Task to complete: Your result will be the set of lines with "There", copied from the material below.

**** Data for review ****

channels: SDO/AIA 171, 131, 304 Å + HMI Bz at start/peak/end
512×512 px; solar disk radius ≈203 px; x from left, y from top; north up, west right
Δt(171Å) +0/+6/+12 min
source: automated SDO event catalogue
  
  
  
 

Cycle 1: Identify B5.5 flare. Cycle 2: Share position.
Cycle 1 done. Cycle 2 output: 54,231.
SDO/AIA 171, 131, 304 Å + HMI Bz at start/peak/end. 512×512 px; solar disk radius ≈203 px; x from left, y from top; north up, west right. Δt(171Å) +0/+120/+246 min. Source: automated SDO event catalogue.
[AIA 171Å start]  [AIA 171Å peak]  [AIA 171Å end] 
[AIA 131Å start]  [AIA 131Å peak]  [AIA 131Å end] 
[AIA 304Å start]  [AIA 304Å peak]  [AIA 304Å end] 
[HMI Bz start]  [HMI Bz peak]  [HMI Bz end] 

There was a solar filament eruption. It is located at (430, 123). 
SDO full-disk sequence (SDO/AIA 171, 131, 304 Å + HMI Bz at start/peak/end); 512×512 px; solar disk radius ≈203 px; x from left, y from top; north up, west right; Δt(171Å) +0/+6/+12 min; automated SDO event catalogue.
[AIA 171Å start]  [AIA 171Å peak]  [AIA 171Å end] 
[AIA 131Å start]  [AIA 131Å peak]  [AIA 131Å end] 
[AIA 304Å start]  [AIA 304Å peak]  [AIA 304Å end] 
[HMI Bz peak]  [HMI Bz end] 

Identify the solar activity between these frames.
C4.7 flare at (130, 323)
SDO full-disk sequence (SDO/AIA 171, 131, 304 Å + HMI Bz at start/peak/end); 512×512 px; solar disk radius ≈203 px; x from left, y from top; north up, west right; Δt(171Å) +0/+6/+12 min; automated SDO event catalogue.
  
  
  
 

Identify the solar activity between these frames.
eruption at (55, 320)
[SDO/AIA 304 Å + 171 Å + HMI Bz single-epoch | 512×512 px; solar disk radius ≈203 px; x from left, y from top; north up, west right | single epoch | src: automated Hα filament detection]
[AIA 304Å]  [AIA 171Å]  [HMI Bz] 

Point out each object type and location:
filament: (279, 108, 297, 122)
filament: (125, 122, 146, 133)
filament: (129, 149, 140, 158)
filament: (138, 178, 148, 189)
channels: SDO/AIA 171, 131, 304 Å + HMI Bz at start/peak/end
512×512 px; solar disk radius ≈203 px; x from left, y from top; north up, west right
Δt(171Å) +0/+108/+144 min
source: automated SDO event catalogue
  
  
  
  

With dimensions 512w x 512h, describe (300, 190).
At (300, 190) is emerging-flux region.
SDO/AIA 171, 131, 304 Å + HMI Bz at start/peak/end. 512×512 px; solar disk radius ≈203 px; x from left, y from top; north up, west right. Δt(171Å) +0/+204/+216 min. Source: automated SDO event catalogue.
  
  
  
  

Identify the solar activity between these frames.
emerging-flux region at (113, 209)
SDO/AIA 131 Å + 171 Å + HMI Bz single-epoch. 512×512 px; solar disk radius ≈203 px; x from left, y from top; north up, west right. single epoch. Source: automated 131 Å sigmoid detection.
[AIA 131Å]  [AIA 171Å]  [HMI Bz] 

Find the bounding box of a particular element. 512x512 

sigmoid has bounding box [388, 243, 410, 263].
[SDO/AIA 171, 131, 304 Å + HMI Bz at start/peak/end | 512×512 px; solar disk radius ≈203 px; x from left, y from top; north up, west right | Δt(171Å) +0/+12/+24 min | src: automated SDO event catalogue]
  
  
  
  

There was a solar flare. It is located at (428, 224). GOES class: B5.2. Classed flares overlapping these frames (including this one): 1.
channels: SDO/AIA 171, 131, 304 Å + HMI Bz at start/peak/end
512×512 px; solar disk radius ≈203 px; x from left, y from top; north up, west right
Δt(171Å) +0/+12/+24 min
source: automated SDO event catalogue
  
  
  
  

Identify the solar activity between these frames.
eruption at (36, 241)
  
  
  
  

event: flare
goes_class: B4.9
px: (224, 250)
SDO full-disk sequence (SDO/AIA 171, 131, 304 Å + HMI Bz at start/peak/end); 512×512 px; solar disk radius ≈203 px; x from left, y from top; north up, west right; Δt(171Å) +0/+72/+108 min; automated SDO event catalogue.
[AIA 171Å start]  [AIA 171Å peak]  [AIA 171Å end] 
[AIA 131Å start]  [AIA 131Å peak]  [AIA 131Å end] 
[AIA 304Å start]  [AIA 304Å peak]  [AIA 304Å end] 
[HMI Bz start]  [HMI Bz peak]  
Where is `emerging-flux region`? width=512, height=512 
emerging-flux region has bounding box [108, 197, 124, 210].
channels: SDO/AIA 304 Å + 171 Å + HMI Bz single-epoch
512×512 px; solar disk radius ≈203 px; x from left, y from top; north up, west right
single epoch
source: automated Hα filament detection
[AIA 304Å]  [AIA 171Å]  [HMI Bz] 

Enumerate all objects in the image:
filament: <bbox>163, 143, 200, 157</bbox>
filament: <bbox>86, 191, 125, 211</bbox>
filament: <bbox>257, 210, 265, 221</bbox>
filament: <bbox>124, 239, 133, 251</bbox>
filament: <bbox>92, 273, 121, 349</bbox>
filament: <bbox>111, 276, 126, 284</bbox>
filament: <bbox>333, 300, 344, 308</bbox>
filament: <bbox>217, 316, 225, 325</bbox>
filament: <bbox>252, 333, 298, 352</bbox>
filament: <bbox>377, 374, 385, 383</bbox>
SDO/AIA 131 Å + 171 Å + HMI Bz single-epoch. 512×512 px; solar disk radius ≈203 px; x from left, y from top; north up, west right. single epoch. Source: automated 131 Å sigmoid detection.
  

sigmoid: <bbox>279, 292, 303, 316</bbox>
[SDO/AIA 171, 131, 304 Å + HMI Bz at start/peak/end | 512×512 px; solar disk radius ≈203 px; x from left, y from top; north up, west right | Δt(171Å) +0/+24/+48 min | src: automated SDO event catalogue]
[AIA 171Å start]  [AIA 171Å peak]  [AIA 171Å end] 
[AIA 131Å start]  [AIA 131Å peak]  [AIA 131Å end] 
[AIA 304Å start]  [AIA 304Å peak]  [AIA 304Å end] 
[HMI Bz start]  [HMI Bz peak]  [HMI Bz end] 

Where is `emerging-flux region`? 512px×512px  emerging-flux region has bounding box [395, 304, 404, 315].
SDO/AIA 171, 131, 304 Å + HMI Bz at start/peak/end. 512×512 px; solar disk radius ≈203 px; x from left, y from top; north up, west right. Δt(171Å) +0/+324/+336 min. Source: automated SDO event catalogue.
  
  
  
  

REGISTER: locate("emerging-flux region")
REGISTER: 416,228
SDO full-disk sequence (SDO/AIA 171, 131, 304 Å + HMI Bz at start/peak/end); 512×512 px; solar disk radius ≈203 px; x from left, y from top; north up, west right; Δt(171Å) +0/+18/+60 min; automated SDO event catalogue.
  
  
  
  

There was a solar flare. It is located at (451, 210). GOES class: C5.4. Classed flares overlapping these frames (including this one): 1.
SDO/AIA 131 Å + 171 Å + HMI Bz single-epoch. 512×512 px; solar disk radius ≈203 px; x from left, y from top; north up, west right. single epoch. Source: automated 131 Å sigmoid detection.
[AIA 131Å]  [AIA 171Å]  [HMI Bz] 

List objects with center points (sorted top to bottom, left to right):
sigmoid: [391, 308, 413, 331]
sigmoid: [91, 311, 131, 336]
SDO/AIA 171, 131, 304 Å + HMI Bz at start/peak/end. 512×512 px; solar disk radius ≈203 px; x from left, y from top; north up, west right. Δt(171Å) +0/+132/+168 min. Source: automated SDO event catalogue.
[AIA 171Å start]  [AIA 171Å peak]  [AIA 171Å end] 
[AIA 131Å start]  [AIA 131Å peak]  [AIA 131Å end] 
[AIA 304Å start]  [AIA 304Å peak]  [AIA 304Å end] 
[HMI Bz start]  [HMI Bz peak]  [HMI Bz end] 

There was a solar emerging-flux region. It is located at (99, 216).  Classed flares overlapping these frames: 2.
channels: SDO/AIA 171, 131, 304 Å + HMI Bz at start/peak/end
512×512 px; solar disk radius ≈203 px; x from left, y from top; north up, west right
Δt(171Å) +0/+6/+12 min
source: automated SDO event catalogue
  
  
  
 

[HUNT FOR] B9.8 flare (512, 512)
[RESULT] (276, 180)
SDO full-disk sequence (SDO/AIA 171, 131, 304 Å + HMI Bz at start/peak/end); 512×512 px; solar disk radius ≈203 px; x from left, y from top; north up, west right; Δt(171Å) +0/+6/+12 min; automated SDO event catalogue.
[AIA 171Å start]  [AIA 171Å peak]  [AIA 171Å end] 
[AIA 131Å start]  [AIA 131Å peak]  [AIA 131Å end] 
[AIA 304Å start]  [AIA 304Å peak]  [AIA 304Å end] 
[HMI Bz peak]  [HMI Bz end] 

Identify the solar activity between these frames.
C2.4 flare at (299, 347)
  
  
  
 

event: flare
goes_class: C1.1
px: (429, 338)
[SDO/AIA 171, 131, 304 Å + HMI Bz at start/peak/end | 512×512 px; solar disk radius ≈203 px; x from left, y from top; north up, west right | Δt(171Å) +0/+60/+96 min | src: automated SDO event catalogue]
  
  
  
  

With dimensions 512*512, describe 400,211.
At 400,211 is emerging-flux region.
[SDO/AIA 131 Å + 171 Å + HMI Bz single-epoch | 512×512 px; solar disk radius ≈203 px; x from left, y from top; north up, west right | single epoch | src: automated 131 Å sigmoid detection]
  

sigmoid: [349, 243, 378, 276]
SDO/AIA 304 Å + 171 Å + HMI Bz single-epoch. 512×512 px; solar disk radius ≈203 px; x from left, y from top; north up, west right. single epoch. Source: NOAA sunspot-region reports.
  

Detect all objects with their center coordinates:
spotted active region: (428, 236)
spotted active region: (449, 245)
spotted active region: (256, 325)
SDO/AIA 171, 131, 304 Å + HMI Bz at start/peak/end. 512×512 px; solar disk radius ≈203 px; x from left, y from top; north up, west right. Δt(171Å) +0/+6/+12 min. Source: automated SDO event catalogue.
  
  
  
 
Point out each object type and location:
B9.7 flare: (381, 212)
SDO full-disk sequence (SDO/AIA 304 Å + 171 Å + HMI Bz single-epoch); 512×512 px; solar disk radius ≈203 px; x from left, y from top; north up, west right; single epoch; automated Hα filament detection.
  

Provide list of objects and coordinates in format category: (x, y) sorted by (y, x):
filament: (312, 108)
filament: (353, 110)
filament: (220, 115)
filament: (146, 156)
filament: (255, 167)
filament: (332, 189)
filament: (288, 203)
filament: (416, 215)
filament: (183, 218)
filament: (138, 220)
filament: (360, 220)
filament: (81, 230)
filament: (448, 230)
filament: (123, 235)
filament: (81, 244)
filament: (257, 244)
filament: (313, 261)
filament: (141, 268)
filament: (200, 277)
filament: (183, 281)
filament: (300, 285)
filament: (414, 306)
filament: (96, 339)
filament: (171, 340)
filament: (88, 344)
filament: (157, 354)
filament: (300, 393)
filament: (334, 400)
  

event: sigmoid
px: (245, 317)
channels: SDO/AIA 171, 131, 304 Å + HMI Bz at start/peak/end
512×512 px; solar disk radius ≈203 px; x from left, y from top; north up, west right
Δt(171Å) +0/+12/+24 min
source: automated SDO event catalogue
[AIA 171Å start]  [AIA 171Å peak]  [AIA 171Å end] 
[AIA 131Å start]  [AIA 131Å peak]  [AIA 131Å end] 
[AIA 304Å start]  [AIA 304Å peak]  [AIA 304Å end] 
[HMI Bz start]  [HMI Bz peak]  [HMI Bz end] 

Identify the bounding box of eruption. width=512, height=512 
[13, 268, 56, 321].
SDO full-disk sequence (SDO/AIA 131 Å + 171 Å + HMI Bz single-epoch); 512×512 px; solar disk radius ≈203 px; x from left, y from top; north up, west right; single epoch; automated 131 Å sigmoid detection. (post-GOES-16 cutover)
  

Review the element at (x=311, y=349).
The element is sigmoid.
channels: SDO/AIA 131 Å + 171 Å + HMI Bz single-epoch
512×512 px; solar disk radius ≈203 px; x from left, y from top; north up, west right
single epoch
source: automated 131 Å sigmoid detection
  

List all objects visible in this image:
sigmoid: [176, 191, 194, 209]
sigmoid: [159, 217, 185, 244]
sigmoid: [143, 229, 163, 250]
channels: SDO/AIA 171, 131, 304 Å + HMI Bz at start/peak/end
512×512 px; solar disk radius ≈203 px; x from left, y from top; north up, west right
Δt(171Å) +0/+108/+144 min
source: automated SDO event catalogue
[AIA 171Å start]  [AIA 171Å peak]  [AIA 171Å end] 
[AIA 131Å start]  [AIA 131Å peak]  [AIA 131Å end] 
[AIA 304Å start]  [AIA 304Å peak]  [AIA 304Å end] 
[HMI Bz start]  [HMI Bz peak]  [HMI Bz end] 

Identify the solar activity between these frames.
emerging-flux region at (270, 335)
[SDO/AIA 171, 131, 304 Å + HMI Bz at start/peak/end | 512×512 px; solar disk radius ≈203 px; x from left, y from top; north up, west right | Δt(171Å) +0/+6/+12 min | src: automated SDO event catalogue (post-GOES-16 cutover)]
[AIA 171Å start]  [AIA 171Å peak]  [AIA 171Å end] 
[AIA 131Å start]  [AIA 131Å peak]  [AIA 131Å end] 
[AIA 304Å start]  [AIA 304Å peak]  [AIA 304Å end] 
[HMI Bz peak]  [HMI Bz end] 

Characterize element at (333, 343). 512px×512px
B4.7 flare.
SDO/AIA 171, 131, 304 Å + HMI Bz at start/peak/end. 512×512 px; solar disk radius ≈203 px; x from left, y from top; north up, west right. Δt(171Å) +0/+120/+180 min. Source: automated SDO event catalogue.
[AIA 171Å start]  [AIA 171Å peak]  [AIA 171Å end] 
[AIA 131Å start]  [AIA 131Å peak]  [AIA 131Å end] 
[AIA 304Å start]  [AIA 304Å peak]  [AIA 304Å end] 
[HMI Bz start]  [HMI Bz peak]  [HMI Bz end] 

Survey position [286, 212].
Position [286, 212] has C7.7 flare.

****

Written answer:
There was a solar filament eruption. It is located at (430, 123). 
There was a solar flare. It is located at (428, 224). GOES class: B5.2. Classed flares overlapping these frames (including this one): 1.
There was a solar flare. It is located at (451, 210). GOES class: C5.4. Classed flares overlapping these frames (including this one): 1.
There was a solar emerging-flux region. It is located at (99, 216).  Classed flares overlapping these frames: 2.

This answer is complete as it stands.